• _WORK INSTRUCTIONS_:
What is needed is a copy of each line in the listing below that contains "autocorrelation".

• _PROVIDED RECORDS_:
===
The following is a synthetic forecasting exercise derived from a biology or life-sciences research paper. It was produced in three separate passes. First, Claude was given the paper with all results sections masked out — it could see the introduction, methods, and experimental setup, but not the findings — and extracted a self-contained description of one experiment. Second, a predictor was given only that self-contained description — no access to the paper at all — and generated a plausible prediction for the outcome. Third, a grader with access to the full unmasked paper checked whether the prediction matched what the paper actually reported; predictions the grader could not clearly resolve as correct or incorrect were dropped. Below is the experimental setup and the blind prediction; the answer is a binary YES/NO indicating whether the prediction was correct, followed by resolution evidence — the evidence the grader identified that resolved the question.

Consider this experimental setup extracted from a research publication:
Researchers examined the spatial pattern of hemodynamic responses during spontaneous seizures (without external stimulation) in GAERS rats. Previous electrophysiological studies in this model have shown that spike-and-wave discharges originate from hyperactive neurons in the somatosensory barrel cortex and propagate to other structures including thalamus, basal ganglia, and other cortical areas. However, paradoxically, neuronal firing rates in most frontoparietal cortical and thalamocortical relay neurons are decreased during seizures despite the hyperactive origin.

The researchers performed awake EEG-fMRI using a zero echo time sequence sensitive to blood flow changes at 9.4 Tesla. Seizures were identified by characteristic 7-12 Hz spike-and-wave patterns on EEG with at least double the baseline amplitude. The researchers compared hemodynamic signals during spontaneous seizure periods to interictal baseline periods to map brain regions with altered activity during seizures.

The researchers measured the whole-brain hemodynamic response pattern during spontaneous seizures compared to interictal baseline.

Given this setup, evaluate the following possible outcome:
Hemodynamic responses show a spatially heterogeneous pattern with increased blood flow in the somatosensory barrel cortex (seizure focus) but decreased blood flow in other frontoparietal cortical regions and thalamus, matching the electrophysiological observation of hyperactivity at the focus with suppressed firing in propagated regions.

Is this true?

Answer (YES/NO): NO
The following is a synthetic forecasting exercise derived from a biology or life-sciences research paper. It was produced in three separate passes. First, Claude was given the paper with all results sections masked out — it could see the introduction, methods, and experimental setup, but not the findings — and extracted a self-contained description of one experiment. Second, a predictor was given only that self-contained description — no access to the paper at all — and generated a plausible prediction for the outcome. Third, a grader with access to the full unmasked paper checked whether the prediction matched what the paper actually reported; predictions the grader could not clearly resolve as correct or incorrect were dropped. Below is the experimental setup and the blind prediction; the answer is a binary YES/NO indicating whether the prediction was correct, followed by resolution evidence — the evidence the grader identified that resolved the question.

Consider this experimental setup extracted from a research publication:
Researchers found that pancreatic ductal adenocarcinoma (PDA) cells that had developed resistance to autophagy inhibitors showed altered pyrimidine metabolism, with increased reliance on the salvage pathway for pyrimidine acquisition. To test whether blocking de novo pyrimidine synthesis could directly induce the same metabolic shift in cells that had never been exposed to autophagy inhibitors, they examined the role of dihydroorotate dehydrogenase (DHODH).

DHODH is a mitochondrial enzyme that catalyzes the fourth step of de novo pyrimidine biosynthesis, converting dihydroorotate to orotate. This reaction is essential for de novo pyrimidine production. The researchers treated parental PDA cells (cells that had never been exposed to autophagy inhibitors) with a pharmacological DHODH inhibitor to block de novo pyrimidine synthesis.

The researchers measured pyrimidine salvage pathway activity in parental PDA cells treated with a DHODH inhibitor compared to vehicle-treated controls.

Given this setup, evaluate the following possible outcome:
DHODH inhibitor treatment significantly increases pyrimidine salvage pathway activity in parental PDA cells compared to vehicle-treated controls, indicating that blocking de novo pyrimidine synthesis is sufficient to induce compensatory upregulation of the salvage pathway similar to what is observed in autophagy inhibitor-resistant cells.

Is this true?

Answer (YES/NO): YES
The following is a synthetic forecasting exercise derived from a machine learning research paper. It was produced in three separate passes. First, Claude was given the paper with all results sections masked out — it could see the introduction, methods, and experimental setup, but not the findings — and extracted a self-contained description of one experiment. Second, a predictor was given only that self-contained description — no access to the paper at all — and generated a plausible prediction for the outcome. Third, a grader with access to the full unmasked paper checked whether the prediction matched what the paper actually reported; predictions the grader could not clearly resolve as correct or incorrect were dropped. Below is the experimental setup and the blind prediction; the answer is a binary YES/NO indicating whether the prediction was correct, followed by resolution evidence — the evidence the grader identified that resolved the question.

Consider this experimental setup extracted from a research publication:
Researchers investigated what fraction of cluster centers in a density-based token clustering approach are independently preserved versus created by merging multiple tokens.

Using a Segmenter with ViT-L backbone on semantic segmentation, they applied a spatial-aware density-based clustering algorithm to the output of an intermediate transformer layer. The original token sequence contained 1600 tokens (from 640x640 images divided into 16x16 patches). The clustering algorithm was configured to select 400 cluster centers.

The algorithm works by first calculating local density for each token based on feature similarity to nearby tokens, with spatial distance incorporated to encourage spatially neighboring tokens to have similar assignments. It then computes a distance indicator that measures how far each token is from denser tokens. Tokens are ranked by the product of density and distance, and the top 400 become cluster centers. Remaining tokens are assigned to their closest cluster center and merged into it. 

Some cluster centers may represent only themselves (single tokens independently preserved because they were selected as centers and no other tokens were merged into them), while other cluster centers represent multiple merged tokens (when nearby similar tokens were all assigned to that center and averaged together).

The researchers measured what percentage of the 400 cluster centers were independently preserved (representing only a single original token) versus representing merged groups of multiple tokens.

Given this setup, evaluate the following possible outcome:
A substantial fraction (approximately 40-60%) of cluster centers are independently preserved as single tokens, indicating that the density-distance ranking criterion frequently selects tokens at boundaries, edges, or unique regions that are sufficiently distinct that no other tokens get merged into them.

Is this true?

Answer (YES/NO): NO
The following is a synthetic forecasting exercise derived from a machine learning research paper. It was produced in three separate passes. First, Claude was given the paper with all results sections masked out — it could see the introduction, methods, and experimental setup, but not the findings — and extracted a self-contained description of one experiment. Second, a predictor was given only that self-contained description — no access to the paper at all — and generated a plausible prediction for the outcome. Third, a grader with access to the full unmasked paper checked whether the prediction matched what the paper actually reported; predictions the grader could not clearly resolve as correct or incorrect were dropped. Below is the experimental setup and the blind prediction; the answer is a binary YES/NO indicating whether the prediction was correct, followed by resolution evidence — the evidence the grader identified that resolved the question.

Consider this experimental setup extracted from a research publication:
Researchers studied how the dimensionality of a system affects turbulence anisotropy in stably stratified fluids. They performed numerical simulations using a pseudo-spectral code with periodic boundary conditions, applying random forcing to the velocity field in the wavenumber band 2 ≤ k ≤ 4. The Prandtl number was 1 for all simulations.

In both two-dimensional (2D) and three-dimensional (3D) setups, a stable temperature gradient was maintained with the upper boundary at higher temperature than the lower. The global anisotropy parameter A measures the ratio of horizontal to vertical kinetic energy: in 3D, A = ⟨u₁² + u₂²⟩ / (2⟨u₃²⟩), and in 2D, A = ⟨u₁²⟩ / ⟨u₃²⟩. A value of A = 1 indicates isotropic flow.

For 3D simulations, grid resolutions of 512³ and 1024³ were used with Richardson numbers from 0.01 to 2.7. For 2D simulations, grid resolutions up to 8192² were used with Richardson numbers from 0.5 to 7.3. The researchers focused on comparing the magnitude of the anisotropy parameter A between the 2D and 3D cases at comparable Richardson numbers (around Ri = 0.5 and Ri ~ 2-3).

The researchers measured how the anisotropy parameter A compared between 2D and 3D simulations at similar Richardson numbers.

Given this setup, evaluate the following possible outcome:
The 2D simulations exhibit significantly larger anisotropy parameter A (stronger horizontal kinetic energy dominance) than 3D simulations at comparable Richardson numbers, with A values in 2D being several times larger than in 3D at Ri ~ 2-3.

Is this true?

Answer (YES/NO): NO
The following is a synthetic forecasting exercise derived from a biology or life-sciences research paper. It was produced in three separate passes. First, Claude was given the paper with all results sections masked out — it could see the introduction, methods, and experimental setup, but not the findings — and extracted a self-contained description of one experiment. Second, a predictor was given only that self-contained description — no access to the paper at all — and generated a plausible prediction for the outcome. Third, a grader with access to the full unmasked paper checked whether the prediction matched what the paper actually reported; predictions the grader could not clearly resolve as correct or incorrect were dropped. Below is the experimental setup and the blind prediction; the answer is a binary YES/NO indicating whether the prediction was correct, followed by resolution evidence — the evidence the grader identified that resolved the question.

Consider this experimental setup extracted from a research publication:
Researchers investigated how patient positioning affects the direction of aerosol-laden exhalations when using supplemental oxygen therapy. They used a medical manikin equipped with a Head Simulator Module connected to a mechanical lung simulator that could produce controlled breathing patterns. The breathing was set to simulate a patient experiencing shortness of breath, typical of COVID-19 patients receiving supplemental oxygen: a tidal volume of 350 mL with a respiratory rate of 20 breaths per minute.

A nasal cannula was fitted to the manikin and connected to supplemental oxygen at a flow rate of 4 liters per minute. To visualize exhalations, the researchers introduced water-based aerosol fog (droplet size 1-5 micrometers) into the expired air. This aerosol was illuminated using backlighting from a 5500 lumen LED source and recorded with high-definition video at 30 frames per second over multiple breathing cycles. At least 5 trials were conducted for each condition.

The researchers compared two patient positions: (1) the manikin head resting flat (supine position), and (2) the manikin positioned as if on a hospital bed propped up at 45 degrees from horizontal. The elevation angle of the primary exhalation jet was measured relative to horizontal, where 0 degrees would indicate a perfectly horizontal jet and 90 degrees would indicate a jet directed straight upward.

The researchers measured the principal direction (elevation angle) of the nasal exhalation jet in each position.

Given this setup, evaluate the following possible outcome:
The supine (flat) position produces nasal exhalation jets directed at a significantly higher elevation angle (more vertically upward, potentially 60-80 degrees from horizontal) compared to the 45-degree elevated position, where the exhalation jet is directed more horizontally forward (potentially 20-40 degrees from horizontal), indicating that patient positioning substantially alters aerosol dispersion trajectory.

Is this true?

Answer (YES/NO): NO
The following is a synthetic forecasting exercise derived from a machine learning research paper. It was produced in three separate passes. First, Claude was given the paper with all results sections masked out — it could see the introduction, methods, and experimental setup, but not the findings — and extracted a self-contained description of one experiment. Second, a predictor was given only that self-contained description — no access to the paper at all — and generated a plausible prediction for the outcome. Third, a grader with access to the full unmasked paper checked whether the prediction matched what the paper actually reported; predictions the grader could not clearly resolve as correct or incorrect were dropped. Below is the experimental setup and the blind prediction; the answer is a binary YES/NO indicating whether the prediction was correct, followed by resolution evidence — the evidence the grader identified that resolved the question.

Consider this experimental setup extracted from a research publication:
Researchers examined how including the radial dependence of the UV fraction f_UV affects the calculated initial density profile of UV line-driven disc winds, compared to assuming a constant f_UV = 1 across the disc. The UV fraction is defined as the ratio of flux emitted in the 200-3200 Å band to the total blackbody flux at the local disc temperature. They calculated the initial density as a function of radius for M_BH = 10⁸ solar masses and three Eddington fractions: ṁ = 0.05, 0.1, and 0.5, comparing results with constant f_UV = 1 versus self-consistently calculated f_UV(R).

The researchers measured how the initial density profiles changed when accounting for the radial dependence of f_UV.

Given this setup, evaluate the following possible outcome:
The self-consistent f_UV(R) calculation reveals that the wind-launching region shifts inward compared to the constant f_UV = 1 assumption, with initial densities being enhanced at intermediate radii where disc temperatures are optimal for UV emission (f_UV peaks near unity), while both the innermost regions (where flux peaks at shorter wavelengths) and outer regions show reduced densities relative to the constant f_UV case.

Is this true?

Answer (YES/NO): NO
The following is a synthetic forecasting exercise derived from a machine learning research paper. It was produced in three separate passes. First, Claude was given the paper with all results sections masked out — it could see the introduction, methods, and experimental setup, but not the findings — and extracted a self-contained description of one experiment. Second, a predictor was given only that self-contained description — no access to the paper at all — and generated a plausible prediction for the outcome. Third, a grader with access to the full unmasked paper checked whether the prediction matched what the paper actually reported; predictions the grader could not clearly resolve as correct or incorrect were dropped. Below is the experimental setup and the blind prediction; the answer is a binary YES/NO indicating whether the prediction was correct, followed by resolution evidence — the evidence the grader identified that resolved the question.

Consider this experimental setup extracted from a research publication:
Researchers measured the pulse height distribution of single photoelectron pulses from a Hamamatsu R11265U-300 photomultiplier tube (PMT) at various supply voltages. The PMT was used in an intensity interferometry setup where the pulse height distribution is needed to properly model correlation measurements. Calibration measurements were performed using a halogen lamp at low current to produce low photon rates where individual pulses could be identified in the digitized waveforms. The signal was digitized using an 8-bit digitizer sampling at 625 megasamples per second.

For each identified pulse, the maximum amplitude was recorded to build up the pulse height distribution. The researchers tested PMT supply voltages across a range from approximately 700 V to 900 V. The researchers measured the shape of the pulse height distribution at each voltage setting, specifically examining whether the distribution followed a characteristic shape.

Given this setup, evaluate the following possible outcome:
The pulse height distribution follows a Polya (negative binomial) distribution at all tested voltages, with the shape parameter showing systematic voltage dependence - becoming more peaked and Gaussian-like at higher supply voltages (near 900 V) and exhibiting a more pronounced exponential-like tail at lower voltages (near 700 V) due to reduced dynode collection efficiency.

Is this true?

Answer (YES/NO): NO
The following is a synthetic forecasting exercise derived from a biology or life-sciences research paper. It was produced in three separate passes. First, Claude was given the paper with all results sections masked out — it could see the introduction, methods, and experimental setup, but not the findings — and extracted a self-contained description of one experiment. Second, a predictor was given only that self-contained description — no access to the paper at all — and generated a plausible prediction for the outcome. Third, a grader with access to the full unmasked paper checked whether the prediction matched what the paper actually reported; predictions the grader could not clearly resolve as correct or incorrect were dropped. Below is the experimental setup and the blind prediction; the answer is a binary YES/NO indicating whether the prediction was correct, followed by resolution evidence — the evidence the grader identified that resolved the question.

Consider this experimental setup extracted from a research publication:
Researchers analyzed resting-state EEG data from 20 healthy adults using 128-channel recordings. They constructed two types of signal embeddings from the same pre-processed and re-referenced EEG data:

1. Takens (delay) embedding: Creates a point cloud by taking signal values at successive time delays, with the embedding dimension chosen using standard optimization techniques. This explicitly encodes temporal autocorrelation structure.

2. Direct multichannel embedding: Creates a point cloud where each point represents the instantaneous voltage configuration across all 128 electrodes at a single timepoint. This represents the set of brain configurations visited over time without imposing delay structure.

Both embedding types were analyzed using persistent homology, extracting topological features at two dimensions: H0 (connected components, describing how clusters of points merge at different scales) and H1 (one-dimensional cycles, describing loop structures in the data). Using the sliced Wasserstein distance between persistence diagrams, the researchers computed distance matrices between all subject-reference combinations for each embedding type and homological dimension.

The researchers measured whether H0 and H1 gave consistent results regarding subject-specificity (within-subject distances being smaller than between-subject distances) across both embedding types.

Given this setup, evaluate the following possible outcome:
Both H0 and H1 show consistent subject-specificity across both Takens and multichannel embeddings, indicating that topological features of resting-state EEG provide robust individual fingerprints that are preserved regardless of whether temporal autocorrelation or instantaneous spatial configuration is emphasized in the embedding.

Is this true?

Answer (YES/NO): YES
===
• _RESULT FOR THIS TASK_:
1. Takens (delay) embedding: Creates a point cloud by taking signal values at successive time delays, with the embedding dimension chosen using standard optimization techniques. This explicitly encodes temporal autocorrelation structure.
Both H0 and H1 show consistent subject-specificity across both Takens and multichannel embeddings, indicating that topological features of resting-state EEG provide robust individual fingerprints that are preserved regardless of whether temporal autocorrelation or instantaneous spatial configuration is emphasized in the embedding.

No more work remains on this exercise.